TOSCANA: RICHIEDENTI ASILO ANCHE NELLE CASE PRIVATE

immigrazione profughi extracomunitariFIRENZE – Via libera all’accoglienza dei richiedenti asilo in famiglia. Ora si può. Dieci mesi dopo la prima richiesta che la Regione aveva inviato al Ministero degli interni, gli ultimi nodi sono stati sciolti. Il Viminale ha concesso l’autorizzazione, comunicata dieci giorni fa, e la Regione ha firmato oggi con la prefettura, a Firenze, il protocollo d’intesa che ne costituisce la cornice.

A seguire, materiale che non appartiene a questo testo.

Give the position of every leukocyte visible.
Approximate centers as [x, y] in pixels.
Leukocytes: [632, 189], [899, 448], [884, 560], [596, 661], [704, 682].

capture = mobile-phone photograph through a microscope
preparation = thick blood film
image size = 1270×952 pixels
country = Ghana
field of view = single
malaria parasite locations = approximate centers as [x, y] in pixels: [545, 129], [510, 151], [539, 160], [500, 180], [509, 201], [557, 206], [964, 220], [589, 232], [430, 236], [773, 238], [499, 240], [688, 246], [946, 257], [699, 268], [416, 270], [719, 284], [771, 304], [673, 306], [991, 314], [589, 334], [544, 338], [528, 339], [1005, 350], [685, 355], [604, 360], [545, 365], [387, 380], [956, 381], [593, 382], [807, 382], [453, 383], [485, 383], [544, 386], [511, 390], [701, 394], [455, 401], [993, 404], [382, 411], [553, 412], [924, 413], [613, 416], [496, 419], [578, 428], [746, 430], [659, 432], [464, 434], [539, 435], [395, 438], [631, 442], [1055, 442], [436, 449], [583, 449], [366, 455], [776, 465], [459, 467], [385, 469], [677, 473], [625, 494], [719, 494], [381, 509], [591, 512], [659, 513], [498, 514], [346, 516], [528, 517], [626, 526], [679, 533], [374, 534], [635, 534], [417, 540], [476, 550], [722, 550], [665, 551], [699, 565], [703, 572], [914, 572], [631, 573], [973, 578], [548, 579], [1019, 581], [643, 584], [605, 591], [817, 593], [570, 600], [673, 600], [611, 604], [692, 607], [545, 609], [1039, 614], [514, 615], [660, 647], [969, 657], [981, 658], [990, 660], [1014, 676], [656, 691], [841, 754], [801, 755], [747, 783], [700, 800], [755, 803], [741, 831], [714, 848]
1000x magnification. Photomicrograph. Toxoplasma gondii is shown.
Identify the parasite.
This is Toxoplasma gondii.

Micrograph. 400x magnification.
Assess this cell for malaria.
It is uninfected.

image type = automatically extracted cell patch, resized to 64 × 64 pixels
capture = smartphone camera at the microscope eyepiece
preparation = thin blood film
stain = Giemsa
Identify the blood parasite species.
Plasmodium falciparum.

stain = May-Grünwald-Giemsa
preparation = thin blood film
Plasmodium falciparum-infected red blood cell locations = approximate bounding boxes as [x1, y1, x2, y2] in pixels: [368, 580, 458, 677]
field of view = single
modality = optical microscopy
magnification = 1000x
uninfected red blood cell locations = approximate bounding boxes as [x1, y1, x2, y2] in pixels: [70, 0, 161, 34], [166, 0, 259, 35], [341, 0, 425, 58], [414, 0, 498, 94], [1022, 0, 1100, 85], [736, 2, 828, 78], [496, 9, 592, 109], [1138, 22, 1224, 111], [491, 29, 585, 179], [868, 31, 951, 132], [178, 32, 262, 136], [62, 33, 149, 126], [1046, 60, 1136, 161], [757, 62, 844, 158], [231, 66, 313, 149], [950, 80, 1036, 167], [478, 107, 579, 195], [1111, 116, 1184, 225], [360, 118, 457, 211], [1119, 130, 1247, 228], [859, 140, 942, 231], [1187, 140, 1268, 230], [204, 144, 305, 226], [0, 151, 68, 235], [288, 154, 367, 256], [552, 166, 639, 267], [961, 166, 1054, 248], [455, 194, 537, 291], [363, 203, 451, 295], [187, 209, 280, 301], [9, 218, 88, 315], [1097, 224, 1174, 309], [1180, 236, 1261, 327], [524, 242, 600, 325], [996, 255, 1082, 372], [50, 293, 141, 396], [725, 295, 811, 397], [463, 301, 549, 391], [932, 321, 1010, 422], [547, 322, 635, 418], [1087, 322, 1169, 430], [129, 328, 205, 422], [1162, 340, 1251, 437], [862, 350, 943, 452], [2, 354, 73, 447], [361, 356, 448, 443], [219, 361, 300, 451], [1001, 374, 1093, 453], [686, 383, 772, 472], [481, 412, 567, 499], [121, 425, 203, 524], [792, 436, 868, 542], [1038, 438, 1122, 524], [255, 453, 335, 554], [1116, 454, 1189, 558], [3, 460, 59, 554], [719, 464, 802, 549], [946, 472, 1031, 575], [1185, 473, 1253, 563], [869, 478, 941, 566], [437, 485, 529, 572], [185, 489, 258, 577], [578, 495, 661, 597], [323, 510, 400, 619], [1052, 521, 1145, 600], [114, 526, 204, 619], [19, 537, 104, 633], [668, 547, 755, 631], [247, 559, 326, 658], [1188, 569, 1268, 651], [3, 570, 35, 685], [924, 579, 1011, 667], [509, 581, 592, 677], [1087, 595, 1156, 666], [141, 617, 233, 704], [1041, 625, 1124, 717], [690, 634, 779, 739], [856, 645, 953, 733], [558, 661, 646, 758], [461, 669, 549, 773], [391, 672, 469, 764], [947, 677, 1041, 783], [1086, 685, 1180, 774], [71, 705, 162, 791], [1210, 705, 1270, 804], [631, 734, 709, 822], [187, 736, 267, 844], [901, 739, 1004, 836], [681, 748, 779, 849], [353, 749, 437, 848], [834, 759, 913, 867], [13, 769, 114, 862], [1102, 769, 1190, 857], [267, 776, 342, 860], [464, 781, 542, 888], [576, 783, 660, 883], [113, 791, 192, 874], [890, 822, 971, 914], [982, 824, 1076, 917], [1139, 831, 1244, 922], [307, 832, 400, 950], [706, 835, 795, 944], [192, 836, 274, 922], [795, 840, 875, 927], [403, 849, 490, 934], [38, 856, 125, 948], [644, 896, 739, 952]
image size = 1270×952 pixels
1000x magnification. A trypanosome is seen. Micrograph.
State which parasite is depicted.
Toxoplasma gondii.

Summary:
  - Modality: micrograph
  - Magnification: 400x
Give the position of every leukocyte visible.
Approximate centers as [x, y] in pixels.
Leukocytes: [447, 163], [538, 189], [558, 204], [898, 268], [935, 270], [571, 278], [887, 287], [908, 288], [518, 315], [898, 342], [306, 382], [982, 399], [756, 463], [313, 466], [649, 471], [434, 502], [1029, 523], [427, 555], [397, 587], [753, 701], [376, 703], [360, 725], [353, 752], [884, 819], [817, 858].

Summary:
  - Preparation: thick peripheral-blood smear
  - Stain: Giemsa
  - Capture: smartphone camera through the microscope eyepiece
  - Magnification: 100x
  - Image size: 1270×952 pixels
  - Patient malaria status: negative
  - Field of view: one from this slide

Così da domani, 28 luglio, sarà riaperto il numero telefonico a cui privati e famiglie, intese in senso anagrafico e disponibili ad accogliere un profugo in casa, potranno rivolgersi. E’ la prima esperienza del genere in Italia estesa ad un intero territorio regionale.

Il numero non sarà più quello attivo fino a novembre dello scorso anno, a cui in un paio di mesi si erano rivolti in seicento per mettere a disposizione 250 posti in casa e duecento appartamenti da affittare. Risponde sempre la Regione, ma si dovrà chiamare lo 055.4383030: la prima settimana, fino all’inizio di agosto, dal lunedì al venerdì dalle 9 alle 12 (il giovedì anche dalle 14 alle 17) ma poi le fasce orarie saranno ampliate.

“Con l’accoglienza in famiglia apriamo una nuova frontiera che rafforza il modello toscano di accoglienza diffusa” sottolinea l’assessore all’immigrazione della Regione, Vittorio Bugli. “Aiuterà anche l’integrazione e la reciproca conoscenza – aggiunge –. Infatti il richiedente asilo diventerà un nome, un cognome e un volto: una persona conosciuta che vive nelle comunità, ancora più di oggi”. “Ora – prosegue – sarà decisivo il coinvolgimento dei Comuni”.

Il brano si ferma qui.